An important thing that I feel like a lot of people who analyze wrestling matches forget is that within the context of the fictional world being presented on any given wrestling show, professional wrestling is a sport
. And with very few exceptions, in sports, I tend to see two kinds of injuries: the kind that render an athlete completely unable to compete, and the kind that the guy works through with no noticeable effect on his game. And if a guy gets hurt in the course of a game/match/fight -- not truly "injured," but just hurt, as which 99% of limbwork is presented -- the audience barely even notices most of the time, except to say "Ooh, that must've hurt" or something to that effect. And the fictional sport that is professional wrestling belongs to the same family of sport as boxing or MMA, where hurting your opponent in such a fashion is not only an unavoidable consequence of a physical and aggressive game (as in, say, American football or rugby or whatever), but simply the way the game is played.

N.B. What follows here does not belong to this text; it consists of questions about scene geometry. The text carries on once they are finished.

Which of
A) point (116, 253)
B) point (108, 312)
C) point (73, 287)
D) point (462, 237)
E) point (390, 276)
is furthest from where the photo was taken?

As for storytelling, it's absolutely essential for me to enjoy a match, but I have a much broader definition of it than I think most people do. My ideal for storytelling in wrestling is All Japan in the '90s, where the booking was so deep and layered it deserved comparison to the best TV dramas, and guys like Misawa, Kawada, and Kobashi -- who would've been world-class in-ring performers even without the amazing booking (as they proved after the AJPW/NOAH split) -- could respond accordingly. But really, every
pro wrestling match has a story built in: "Two guys (or girls, or teams, or whatever) are going to fight. If it's a title match, the winner gets the title. If it's not, the winner gets more money and gets closer to a title shot. Who's gonna win?" I love it when the story goes deeper than that. But if it doesn't, that's not necessarily a knock. A match may be what most people would dismiss as a "spotfest," but unless it's a Teddy Hart match or something, I don't see that as grounds for casual dismissal.